L'ancien président de l'OM a été mis en examen, vendredi, dans le cadre de l'enquête sur les transferts présumés frauduleux du club.

L\'ancien président de l\'OM, Pape Diouf, lors d\'une conférence de presse à Marseille, le 20 novembre 2014.
L'ancien président de l'OM, Pape Diouf, lors d'une conférence de presse à Marseille, le 20 novembre 2014. (MAXPPP)

Il annonce sa mise en examen, mais la dénonce. L'ancien président de l'Olympique de Marseille entre 2005 et 2009, Pape Diouf, a été mis en examen pour abus de biens sociaux, vendredi, dans le cadre de l'enquête sur la gestion de l'OM, liée en particulier à des transferts présumés frauduleux, a-t-il annoncé samedi 17 décembre.

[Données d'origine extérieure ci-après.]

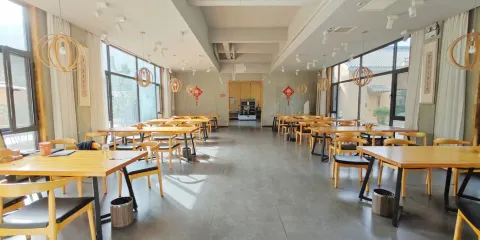 湯河沐心溫泉康養民宿·渥露台沐心食養工坊
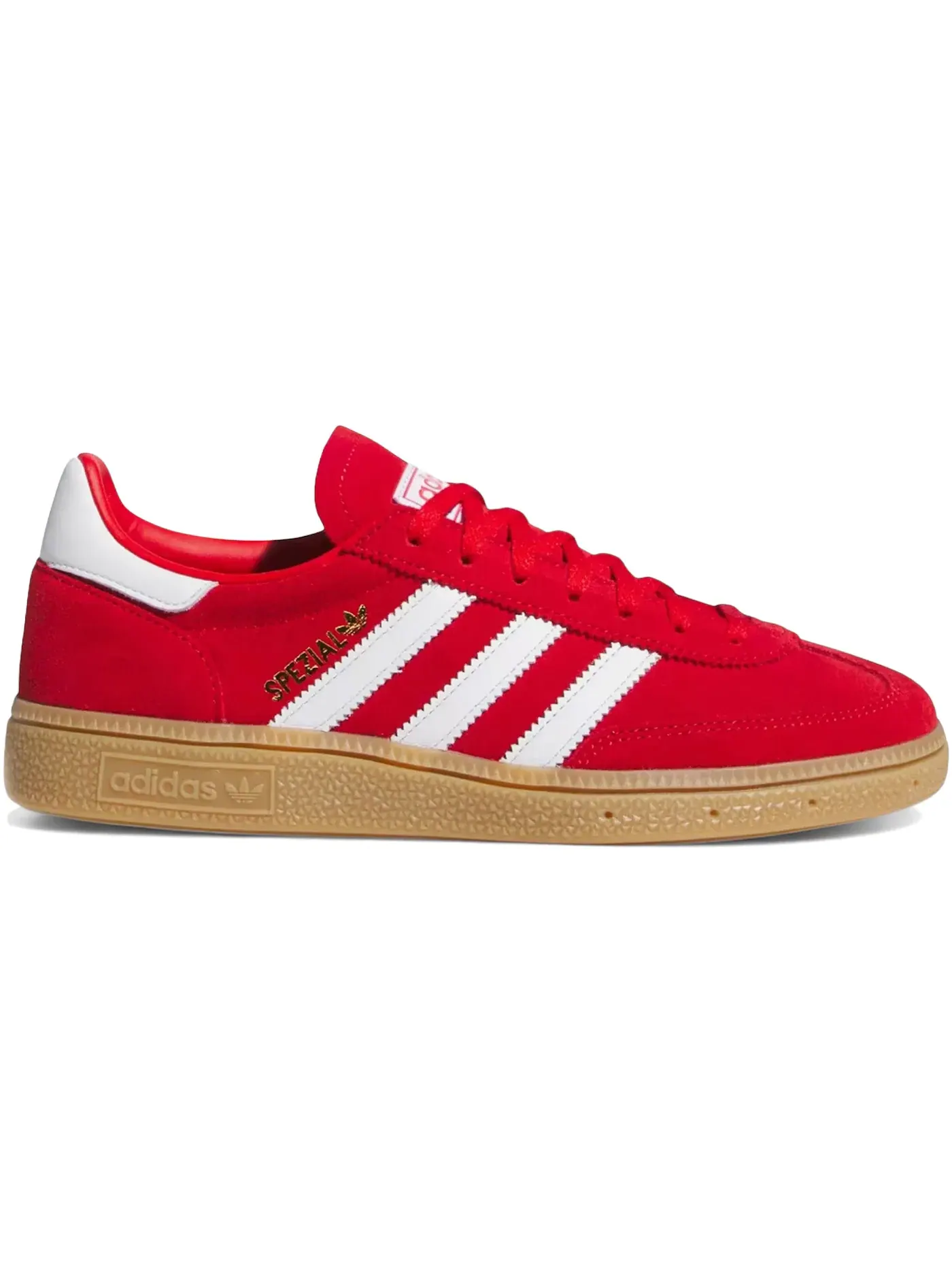 Женские кроссовки lifestyle Adidas Handball Spezial — изображение 1 из 1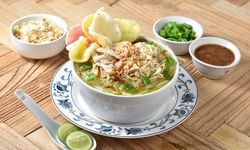 5 Rekomendasi Kuliner di Purwokerto, Ada Soto hingga Es Krim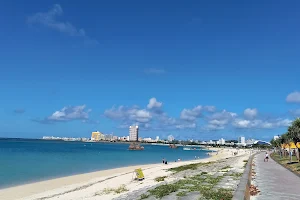 Araha Beach image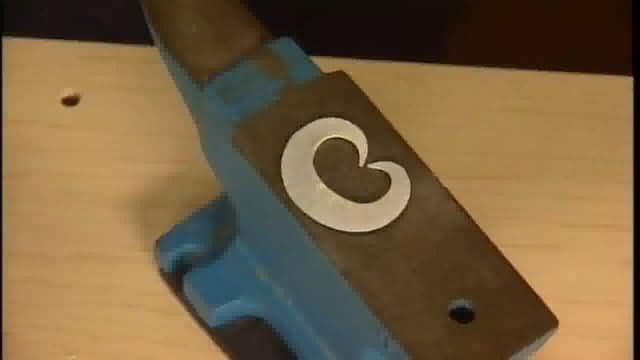 BBJ 1201 – Fold Forming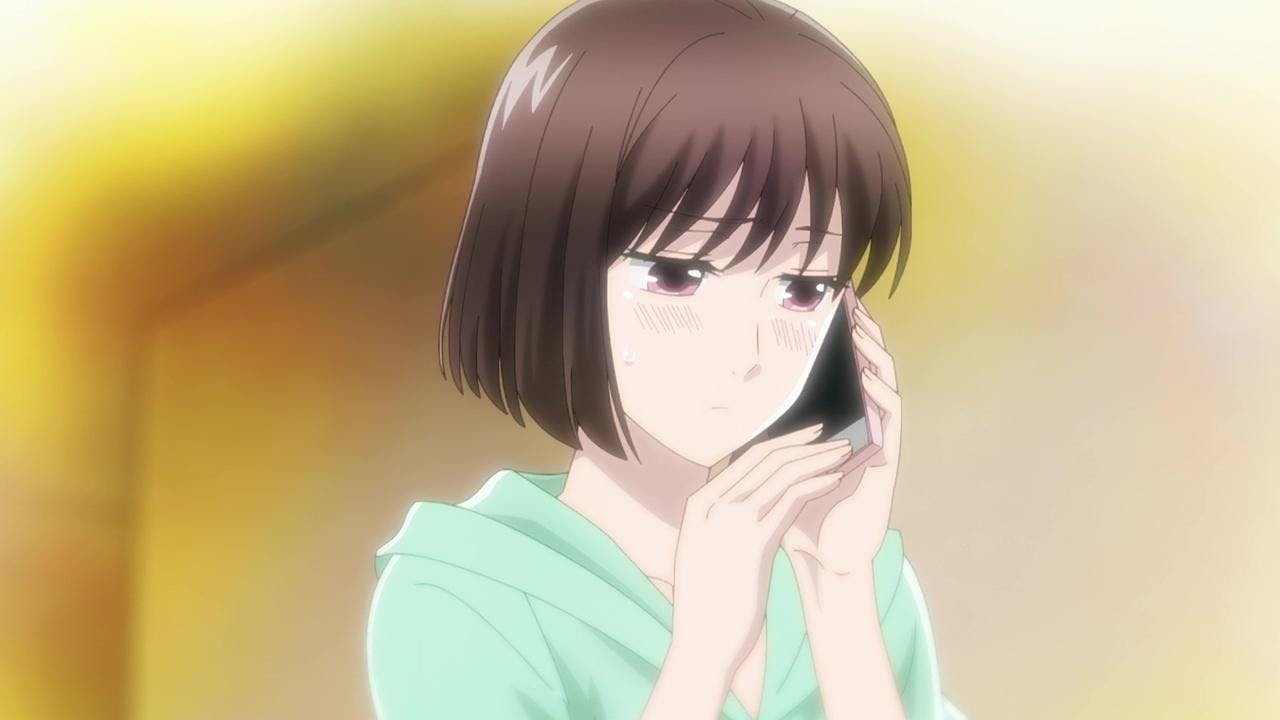 Koikimo - episódio 1x5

Plusieurs faits sont reprochés à Pape Diouf par le juge d'instruction, mais rien qui ne concerne les transferts douteux à proprement parler, selon lui.

Gestion des abonnements

"On me reproche tout d'abord de ne pas avoir enlevé les abonnements aux associations de supporters. Ça fait plus de vingt ans que ça existe. Beaucoup de dirigeants sont passés au club, certains étaient magistrats et jamais ce problème n'a été soulevé, sinon philosophiquement", a expliqué Pape Diouf.

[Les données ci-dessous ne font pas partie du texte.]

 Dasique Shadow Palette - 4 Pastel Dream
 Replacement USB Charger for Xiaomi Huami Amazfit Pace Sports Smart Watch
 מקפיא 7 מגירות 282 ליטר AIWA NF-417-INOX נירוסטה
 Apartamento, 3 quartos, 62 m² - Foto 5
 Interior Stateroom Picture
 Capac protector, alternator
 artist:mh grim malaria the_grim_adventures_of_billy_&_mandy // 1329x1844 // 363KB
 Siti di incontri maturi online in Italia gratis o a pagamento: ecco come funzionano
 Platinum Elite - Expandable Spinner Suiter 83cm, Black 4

La justice s'intéresse à la gestion des abonnements, que le club a récupérée seulement cette saison. Auparavant, et ce depuis 1987, la commercialisation et la distribution étaient détenues par les clubs de supporters, qui les achetaient au club, en y ajoutant une somme servant de cotisation aux associations.

Grand banditisme

"La deuxième chose qu'on me reproche, c'est d'avoir aidé indirectement ou implicitement à la pénétration du banditisme au club", poursuit-il. La justice met en cause le contrat accordé en 2005 au joueur Thomas Deruda, fils de Richard Deruda, lié au grand banditisme marseillais, ce qui aurait permis au banditisme de s'installer dans le club. "Son fils était au club avant, je suis arrivé après", assure-t-il. 

Pape Diouf dit ne pas comprendre cette décision, qu'il juge "injuste" et veut "coûte que coûte" éviter "l'amalgame" avec les transferts présumés frauduleux de l'OM, centre du dossier, qui auraient donné lieu à des commissions indues.